Jérôme Kerviel : l’histoire décortiquée

Jérôme Kerviel travaillait comme arbitragiste dans les produits dérivés “futurs”. Perite explication. Les produits dérivés futurs vous permettent de parier sur un indice. Concrètement, vous achetez par exemple un”futur” CAC 40 à 5100 points en pariant sur une remontée de l’indice. Si l’indice remonte à 5200 vous gagnerez alors 100 points. Chaque point valant 10 euros, vous aurez empoché une plus value de 2 000 euros. A l’inverse, si l’indice chute, vous perdrez dans l’autre sens.

Pour jouer en salle de marché, le trader doit avoir une garantie qui le couvre en cas de perte. L’exercice pour Jérôme Kerviel consiste donc à acheter ou vendre, d’un côté des contrats futurs sur des indices et de l’autre à acheter les actions qui composent l’indice. En se couvrant, il se protège d’une chute forte de l’indice.

L’astuce, ou la fraude, de Jérôme Kerviel a consisté à acheter des indices, essentiellement sur le Footsie, le DAx et le CAC, en se couvrant avec des opérations fictives. Les prises de positions sur les indices étant couvertes par des opérations virtuelles sur des actions, le système imaginait que Jérôme Kerviel n’avait pas d’exposition au risque.

A la fin de l’année 2007, le portefeuille de Jérôme Kerviel réalisait une plus value d’environ 1,5 milliards. Grisé par le marché, il a joué une hausse des indices qui n’est jamais arrivée et a donc dû essuyer des pertes majeures.

Pour cacher les pertes qu’il essuyait, il a multiplié la création de comptes fictifs. Grâce à sa connaissance parfaite du système acquise alors qu’il était au middle office, il a pu déjouer l’ensemble des procédures de contrôle et cacher les pertes. De ce fait, libre à lui de créer autant de comptes fictifs qu’il le voulait. Il a multiplié la création de clients fictifs sur lequels il a compensé ses pertes. L’anomalie a été détectée parce que le système ne recevait pas de confirmation, externe, de passage des ordres. Théoriquement, une banque externe aurait dû confirmer le passage des ordres. La cellule d’investigation, une fois l’alerte déclenchée, s’est très vite rendu compte que les ordres étaient fictifs.

Au moment où la banque licencie Kerviel (le dimanche), la perte n’est que de 400 millions d’euros. D’après la Société Générale, l’engagement de Jérôme Kerviel est d’environ 50 milliards, soit une somme supérieure aux fonds propres de la banque, ce qui peut mettre la banque dans une situation théorique de banqueroute.
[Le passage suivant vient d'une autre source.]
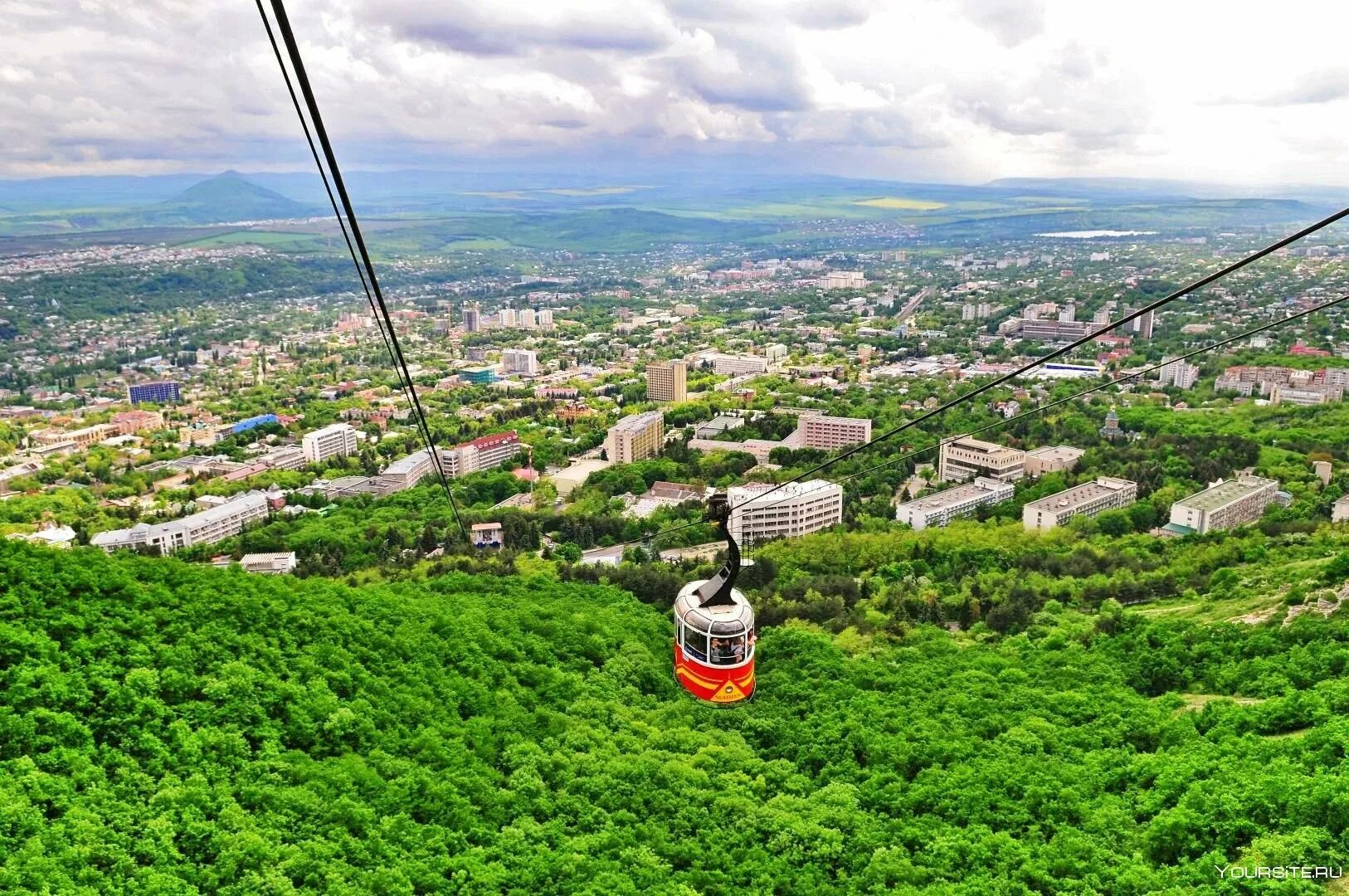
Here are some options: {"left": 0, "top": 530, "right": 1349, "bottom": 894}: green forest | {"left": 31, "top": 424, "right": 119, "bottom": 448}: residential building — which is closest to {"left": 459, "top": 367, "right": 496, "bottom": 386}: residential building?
{"left": 31, "top": 424, "right": 119, "bottom": 448}: residential building

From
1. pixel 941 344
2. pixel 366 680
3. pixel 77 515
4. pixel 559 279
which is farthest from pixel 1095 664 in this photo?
pixel 559 279

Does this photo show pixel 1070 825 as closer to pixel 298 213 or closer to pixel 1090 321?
pixel 1090 321

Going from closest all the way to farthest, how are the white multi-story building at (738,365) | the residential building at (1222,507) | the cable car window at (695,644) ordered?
the cable car window at (695,644) < the residential building at (1222,507) < the white multi-story building at (738,365)

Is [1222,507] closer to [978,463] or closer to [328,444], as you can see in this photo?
[978,463]

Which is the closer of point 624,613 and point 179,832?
point 179,832

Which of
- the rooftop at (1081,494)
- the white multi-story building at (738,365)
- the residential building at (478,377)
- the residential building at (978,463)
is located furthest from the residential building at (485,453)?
the rooftop at (1081,494)

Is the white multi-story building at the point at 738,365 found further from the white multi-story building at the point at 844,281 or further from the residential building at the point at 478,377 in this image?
the white multi-story building at the point at 844,281

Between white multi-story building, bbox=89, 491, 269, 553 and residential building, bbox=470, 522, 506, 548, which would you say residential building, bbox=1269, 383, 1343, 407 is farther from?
white multi-story building, bbox=89, 491, 269, 553

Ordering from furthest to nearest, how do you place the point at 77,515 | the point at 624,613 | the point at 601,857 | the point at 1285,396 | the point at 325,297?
the point at 325,297, the point at 1285,396, the point at 77,515, the point at 624,613, the point at 601,857
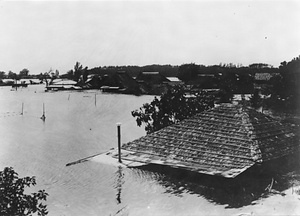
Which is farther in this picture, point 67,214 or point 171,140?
point 171,140

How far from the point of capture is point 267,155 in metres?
11.7

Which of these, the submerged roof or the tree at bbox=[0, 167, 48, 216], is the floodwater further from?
the tree at bbox=[0, 167, 48, 216]

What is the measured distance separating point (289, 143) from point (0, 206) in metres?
10.4

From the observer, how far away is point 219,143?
12.6m

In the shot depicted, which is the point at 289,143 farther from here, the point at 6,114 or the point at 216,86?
the point at 216,86

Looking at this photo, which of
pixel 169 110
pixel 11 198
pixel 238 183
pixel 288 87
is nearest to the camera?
pixel 11 198

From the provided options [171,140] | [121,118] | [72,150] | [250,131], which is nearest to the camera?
[250,131]

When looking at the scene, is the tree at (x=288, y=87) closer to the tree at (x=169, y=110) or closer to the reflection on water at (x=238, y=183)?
the tree at (x=169, y=110)

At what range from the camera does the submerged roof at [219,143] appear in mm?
11609

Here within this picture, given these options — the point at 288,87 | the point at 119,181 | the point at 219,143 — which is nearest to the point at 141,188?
the point at 119,181

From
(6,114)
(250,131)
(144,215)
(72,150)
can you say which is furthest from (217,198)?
(6,114)

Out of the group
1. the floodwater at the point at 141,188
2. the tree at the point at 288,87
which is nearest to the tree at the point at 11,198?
the floodwater at the point at 141,188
C’est à ce moment que la Société Générale perd son sang-froid et liquide très rapidement l’ensemble des positions dans un contexte de chute généralisée des cours (engagée dans la nuit de dimanche à lundi sur les marchés asiatiques), liée à un doute des marchés sur le plan de relance de G.W. Bush.

La panique et le manque de sang-froid de la Société Générale transforme alors une perte de 400 millions d’euros (le dimanche soir) en une perte supérieure à 5 milliards d’euros (le mercredi soir).

La perte a donc été majoritairement causée par la Société Générale qui a creusé sa propre tombe.

C’est pour cela que le maintien de la direction de la Société Générale pose aujourd’hui problème. L’incompétence et le manque de sang-froid de la banque sont clairement à l’origine de cette perte.

Incompétence d’autant moins compréhensible que des expériences similaires ont toujours démontré qu’une réaction de panique sur les marchés entraîne systématiquement une explosion magistrale des pertes.